Naked injustice?


When Tammy Robinson called Polk County sheriffs to complain about threatening e-mail she had received, the police were courteous and helpful. So she was surprised when they returned to her home and seized her computers, her children's computer, her dresses -- even her vibrators.

Robinson maintains an adult website under the name Beckalynn, on which she is pictured posing nude. The raid was a result of police bringing pictures of Robinson to a judge, and the judge finding probable cause that a jury could find them obscene. She and her husband have been charged with selling sexually oriented photos and a video of themselves to an Internet network.

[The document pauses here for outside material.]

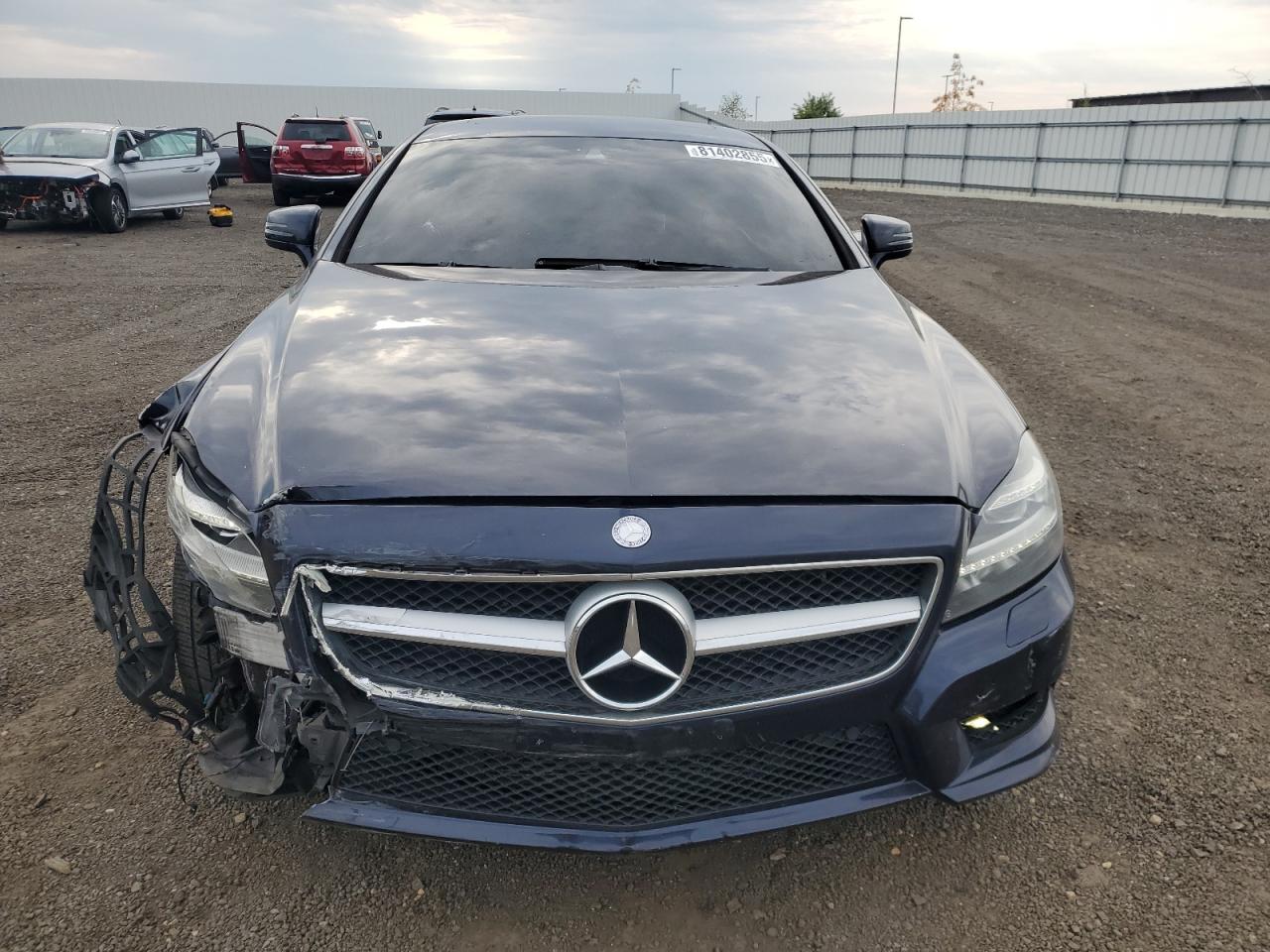 MERCEDES-BENZ CLS-CLASS 550 4MATIC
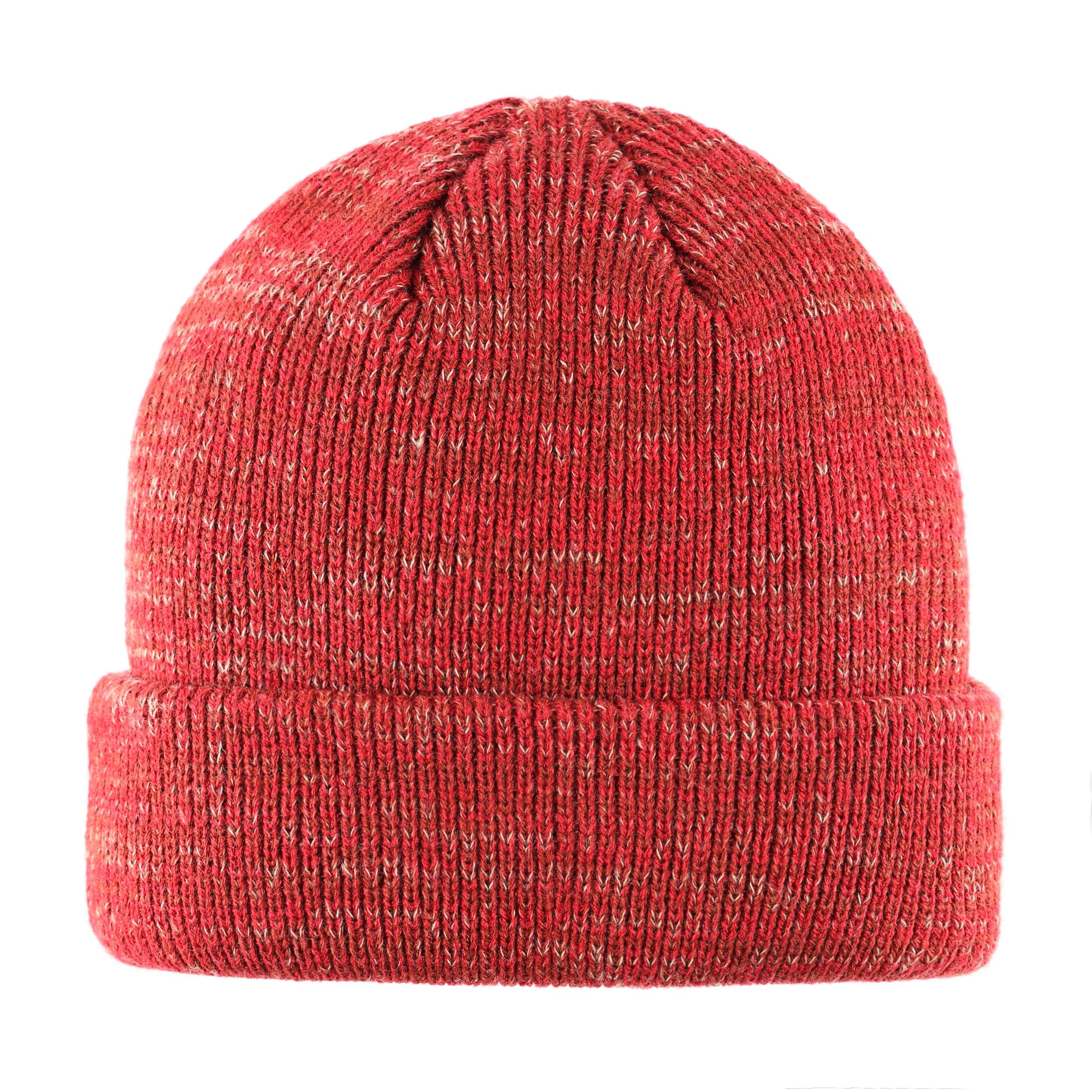 Czapka Unisex Vortex Northern Pass Beanie czerwona - obrazek 4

The matter raises profound questions about the meaning of the "community standards" clause of U.S. obscenity law in a world where a computer in Amsterdam can deliver a photo to Orlando in 10 seconds. "Currently there are obscenity laws on the books for books and magazines," says her attorney, David Wasserman. "I do not believe they are appropriate to apply to the web. ... We'd have to go around kidnapping people and bringing them here for trial."

For now, a federal civil-rights lawsuit is just a threat. But Robinson's First Amendment page recently turned up featured on the Best Political Site of the Day, a widely read political chronicle. "I'm not only fighting for my rights, but everyone else's as well," Robinson says on her site, which adds, "You have a RIGHT to see me naked."